O Oi lembrou, ainda, que a “mudança de regime é uma opção (não uma obrigação) prevista pela Lei Geral de Telecomunicações e que o contrato de concessão está vigente até 2025”.
Já a Vivo defendeu que o valor da arbitragem seja descontado do saldo de migração de contrato. “A empresa ressalta, ainda, que discute a insustentabilidade e o equilíbrio econômico financeiro da concessão em arbitragem. Esses valores devem ser compensados com o saldo da adaptação. Diante do cenário de questionável viabilidade da adaptação, a Vivo segue avaliando todas as opções para o fim da concessão.”

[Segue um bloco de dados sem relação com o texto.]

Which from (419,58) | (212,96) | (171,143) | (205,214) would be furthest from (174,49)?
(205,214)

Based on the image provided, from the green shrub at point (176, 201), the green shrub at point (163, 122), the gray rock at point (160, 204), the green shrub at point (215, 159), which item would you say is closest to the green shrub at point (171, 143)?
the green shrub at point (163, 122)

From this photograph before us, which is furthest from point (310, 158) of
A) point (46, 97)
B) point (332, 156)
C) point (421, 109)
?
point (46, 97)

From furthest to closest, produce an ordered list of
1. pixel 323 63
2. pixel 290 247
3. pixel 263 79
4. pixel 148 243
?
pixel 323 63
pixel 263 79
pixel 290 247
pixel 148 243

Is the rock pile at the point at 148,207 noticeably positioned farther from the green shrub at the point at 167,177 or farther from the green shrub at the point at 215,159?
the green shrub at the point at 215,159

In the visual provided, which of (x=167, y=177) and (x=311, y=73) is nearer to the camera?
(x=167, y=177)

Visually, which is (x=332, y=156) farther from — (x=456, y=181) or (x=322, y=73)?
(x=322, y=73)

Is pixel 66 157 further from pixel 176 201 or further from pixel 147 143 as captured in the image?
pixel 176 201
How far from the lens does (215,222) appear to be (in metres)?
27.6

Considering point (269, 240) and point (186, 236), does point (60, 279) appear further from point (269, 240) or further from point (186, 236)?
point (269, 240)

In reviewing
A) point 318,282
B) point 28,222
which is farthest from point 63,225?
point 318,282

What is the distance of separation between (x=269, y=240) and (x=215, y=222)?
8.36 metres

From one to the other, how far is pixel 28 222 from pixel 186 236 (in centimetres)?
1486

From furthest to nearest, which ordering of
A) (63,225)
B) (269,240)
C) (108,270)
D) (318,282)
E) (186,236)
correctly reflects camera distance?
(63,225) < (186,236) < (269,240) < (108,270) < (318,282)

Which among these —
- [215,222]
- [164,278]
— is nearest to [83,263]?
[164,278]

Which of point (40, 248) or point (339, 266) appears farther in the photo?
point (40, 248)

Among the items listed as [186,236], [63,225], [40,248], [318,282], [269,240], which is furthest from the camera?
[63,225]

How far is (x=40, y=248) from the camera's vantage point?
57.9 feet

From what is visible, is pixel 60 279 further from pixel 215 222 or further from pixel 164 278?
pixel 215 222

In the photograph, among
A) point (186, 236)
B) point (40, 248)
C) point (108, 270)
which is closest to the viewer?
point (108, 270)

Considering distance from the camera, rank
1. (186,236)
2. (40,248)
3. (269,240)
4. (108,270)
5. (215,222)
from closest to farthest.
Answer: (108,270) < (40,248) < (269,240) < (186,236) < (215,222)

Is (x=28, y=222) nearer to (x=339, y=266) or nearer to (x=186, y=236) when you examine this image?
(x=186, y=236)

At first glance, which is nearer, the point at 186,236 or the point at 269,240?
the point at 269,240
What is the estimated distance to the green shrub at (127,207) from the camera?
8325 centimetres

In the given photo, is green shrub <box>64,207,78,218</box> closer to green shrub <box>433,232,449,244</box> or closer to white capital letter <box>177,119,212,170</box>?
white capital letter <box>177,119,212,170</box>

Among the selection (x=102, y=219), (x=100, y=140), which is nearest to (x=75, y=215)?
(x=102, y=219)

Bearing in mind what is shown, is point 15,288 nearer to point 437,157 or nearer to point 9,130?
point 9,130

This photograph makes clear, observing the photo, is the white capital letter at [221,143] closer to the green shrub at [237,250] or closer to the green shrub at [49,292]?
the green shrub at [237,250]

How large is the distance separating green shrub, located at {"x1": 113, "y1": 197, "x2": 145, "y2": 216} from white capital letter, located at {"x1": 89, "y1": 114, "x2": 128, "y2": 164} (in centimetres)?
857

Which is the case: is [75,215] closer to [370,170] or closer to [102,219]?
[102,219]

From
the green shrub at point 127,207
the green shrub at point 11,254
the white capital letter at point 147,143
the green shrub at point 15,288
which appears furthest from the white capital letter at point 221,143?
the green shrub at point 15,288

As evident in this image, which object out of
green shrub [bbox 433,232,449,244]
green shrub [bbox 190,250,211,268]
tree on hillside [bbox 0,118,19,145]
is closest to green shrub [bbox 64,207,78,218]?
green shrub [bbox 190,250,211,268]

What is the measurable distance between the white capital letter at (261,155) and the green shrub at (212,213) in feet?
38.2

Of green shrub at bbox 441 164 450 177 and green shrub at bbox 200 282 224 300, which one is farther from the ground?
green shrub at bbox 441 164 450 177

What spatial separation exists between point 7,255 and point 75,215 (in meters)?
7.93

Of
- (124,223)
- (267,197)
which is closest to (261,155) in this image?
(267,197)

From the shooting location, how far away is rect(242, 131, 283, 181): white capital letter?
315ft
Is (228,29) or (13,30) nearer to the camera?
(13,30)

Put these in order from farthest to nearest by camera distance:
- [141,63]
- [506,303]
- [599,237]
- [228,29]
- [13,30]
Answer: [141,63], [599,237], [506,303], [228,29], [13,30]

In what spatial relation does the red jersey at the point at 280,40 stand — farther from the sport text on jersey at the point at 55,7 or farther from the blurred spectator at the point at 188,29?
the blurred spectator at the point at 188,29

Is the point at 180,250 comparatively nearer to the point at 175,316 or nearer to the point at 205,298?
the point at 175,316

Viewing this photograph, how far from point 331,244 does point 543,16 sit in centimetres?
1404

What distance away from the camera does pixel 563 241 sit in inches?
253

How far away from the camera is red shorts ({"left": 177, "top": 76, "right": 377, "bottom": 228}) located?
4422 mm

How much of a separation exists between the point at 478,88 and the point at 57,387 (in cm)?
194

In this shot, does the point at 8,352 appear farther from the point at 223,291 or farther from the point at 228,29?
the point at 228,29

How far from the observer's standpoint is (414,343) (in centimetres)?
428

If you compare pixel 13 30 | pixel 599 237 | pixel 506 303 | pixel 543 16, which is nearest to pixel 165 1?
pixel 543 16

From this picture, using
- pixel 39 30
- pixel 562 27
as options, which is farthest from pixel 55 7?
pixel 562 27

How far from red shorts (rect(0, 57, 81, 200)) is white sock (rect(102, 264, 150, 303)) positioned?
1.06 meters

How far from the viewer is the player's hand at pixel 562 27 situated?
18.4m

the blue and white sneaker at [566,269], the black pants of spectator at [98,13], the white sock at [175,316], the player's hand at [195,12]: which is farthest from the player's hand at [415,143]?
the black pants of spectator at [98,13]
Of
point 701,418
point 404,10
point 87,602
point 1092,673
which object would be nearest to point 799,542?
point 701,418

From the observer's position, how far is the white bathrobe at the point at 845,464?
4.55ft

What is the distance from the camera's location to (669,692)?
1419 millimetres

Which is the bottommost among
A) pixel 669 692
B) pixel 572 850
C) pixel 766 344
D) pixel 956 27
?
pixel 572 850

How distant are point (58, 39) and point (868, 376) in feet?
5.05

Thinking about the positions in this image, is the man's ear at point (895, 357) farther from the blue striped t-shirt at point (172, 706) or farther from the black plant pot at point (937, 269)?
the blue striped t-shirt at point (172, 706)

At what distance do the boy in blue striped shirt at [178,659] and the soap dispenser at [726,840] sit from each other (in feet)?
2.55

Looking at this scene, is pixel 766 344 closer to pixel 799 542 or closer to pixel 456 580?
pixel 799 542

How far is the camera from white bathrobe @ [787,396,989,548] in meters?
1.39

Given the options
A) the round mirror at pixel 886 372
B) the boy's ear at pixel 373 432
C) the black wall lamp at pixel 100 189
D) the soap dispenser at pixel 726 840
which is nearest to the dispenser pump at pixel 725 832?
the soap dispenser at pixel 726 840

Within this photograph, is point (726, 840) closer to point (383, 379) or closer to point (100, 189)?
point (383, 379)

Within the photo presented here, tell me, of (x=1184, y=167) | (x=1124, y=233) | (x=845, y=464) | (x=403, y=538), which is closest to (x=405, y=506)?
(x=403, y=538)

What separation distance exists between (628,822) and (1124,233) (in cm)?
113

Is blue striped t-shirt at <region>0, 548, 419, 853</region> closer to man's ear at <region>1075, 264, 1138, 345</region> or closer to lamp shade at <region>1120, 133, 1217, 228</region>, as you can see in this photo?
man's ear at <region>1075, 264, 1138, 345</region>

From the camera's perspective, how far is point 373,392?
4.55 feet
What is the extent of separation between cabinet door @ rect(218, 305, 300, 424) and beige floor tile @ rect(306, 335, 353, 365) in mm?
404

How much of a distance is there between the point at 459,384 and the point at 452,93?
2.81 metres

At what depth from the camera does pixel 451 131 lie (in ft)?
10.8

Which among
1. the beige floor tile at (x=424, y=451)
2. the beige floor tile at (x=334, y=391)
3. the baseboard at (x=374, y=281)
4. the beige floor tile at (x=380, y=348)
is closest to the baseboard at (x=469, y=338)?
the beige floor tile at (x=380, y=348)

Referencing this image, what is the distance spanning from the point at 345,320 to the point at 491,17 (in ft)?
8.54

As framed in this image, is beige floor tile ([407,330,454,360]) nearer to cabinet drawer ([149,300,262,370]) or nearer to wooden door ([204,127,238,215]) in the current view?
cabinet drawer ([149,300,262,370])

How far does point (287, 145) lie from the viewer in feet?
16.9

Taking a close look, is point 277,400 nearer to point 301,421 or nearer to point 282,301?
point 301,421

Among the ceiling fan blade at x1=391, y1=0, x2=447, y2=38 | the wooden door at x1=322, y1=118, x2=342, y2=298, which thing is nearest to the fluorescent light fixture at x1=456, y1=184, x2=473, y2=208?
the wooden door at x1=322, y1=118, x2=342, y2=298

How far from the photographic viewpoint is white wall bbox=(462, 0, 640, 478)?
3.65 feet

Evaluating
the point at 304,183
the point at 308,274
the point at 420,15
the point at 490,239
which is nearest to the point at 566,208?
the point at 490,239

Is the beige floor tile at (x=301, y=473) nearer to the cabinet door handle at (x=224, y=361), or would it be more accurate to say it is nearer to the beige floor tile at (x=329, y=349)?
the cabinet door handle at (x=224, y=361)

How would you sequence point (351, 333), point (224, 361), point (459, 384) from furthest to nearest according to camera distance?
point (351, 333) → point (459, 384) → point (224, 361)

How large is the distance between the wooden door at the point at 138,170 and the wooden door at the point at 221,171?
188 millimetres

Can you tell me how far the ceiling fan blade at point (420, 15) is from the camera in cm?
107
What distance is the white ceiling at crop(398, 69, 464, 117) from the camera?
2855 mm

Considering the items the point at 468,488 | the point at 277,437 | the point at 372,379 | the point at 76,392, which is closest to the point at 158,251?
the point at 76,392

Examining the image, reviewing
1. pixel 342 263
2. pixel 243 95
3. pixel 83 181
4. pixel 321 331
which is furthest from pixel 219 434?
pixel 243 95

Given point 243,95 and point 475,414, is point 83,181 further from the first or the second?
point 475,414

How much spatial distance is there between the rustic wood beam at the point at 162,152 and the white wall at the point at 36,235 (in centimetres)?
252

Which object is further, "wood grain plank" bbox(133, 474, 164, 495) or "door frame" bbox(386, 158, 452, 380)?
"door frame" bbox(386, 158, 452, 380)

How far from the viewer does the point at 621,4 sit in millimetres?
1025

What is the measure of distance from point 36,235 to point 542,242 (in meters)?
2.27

Arbitragem movida pelas operadoras
Além das ressalvas apresentadas ao saldo divulgado pela Anatel, as operadoras de telefonia fixa, com exceção da Algar Telecom, alegam que têm para receber R$ 36 bilhões da União por prejuízos acumulados ao longo do tempo de contrato.
Um processo chamado arbitragem foi movido pelas operadoras contra a agência. A possibilidade de arbitragem estava prevista nos contratos de concessão. Ainda não há decisão.
Pela decisão tomada na terça-feira pela agência, o valor resultante do processo de arbitragem será descontado do saldo devedor de migração do regime público para o privado.